Dynamic Active U.S. Investment Grade Corporate Bond ETF (Ticker: DXBU)

This recently launched ETF by Dynamic Funds focuses on U.S. dollar-denominated investment-grade corporate bonds such that the overall weighted average credit rating of the ETF will remain investment grade. To construct a diversified portfolio, the portfolio adviser follows a disciplined bottom-up investment approach to security selection in assessing a security’s credit quality, as well as a top-down investment approach focusing on macroeconomic factors and sector analysis to actively manage the ETF’s duration, yield curve exposure, sector weightings, and individual security weightings in each segment of the credit cycle.

As of March 31, 2024, the fund has an average credit rating of ‘A-‘ and a yield to maturity of 5.43%. As noted in the name, the fund’s current allocation to U.S. corporate bonds is 83%. Given that the fund was recently launched, it has under one year of performance.

RBC Short Term U.S. Corporate Bond ETF (Ticker: RUSB/RUSB.U)

The ETF invests primarily in an actively managed portfolio of high‑quality short‑duration bonds issued in the U.S. market by U.S. corporations. These bonds are selected by the manager based on company credit and industry analysis to identify investment opportunities offering higher probabilities of competitive rates of return while simultaneously mitigating interest rate risk.

As of April 17, 2024, the fund has an average credit rating of ‘BBB+’ and a yield to maturity of 5.67%. Regarding performance, as of April 17, 2024, year-to-date performance is 3.87%, 1-year is 7.62%, and 3-year is 10.24%.

TD Select U.S. Short-Term Corporate Bond Ladder ETF (Ticker: TUSB/TUSB.U)

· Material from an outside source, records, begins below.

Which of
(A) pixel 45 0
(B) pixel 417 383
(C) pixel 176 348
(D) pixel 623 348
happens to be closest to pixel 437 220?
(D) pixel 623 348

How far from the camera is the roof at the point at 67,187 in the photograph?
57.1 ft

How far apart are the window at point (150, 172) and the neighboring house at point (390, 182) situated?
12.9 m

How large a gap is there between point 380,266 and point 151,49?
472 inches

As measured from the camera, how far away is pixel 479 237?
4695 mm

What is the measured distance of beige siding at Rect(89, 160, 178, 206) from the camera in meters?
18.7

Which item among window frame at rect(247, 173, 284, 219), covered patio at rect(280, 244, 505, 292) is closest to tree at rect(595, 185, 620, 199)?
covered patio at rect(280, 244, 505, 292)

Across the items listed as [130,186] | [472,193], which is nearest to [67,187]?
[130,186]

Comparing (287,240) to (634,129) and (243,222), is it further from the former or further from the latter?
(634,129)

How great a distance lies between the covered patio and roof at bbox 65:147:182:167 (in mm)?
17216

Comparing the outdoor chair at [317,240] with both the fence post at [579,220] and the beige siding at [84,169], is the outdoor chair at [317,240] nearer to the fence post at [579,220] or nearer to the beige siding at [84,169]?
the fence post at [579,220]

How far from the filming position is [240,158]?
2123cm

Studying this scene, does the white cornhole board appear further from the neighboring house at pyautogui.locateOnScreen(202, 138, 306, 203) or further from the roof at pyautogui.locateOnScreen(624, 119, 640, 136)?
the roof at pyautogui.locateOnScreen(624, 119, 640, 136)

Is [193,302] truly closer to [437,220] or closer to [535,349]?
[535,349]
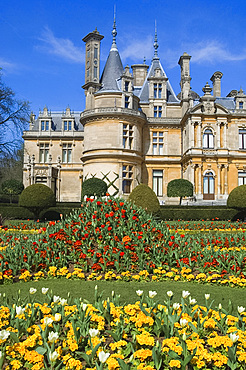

The ETF seeks to earn a high rate of interest income while preserving capital through exposure to the performance of a diversified portfolio of primarily U.S. investment-grade corporate bonds, divided into five groupings with staggered maturities from approximately one to five years. In seeking to achieve this objective, the fund uses fundamental credit research and quantitative screens to select corporate bonds. The Fund may also invest in non-investment-grade bonds to enhance total returns.

The portfolio manager will use fundamental credit research and quantitative screens to narrow the universe of U.S. dollar-denominated corporate bonds rated BBB or higher to create a “selection universe”. As of April 17, 2024, the yield to maturity of 5.48%. Regarding performance, as of April 17, 2024, year-to-date performance is 4.01%, 1-year is 5.62%, and 10-year is 10.25%.

Please note this article is for information purposes only and does not in any way constitute investment advice. It is essential that you seek advice from a registered financial professional prior to making any investment decision.